Nessun rimpianto insomma per la Paloma con il rossetto rosso?
«No. E poi riscoprire l’anonimato ha avuto effetti collaterali molto divertenti come quando, sul Concorde, una hostess molto emozionata mi disse di essere felice di accogliermi a bordo dopo avere volato in precedenza con mia madre. Più ci pensavo e più mi dicevo che c’era qualcosa che non funzionava. Mamma non aveva mai preso un Concorde e nemmeno le altre donne di mio padre con cui avrebbe potuto confondersi. La “mamma” in realtà ero io, con trucco e bocca di fuoco, ma non glielo dissi: perché privarla di quella piccola soddisfazione?».
C’è una donna che ricorda in modo particolare?

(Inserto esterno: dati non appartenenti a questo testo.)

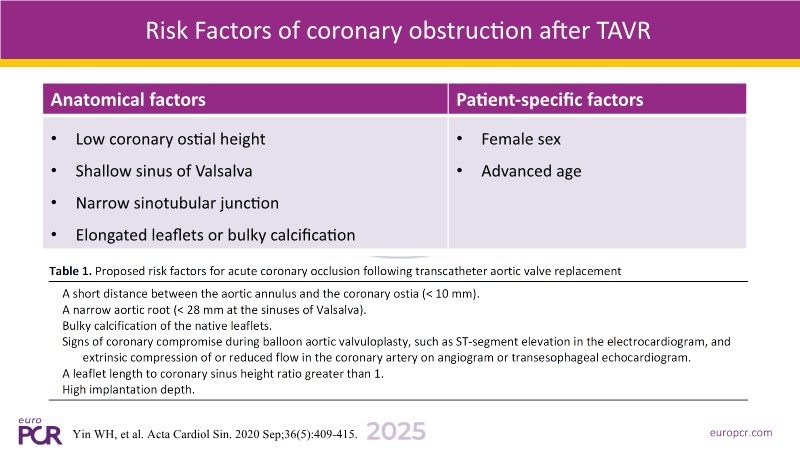 Risk Factors of coronary obstruction after TAVR

| Anatomical factors | Patient-specific factors |
|---|---|
| • Low coronary ostial height<br>• Shallow sinus of Valsalva<br>• Narrow sinotubular junction<br>• Elongated leaflets or bulky calcification | • Female sex<br>• Advanced age |

**Table 1.** Proposed risk factors for acute coronary occlusion following transcatheter aortic valve replacement

A short distance between the aortic annulus and the coronary ostia (< 10 mm).
A narrow aortic root (< 28 mm at the sinuses of Valsalva).
Bulky calcification of the native leaflets.
Signs of coronary compromise during balloon aortic valvuloplasty, such as ST-segment elevation in the electrocardiogram, and extrinsic compression of or reduced flow in the coronary artery on angiogram or transesophageal echocardiogram.
A leaflet length to coronary sinus height ratio greater than 1.
High implantation depth.

euro PCR

Yin WH, et al. Acta Cardiol Sin. 2020 Sep;36(5):409-415.

2025

europcr.com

«Lauren Bacall era una mia cara amica e una persona adorabile. Una volta, una persona che voleva darsi arie di conoscerla bene la chiamò con il suo vero nome, Betty. Lei si girò di scatto e gli disse: “Non sono Betty per te”, con quella sua voce inconfondibile. Considero un grande privilegio aver potuto vivere la parte più intima e vera di personaggi come lei. Di fronte ai quadri di mio padre vedo l’opera di Pablo Picasso, ma mio papà resta quello che una volta si mise a litigare con mamma su chi dei due dovesse prendere l’auto per quel giorno. Lei era incinta di me e doveva andare a un controllo, lui era atteso al famoso Congresso Mondiale della Pace del 1949, il cui simbolo della colomba disegnato da lui ispirò il mio nome. A quanto mi raccontarono, nessuno dei due voleva mollare, erano fatti così: due grandi pittori che sapevano che la vita è un gioco serio e lo hanno sempre giocato cercando di dargli un senso».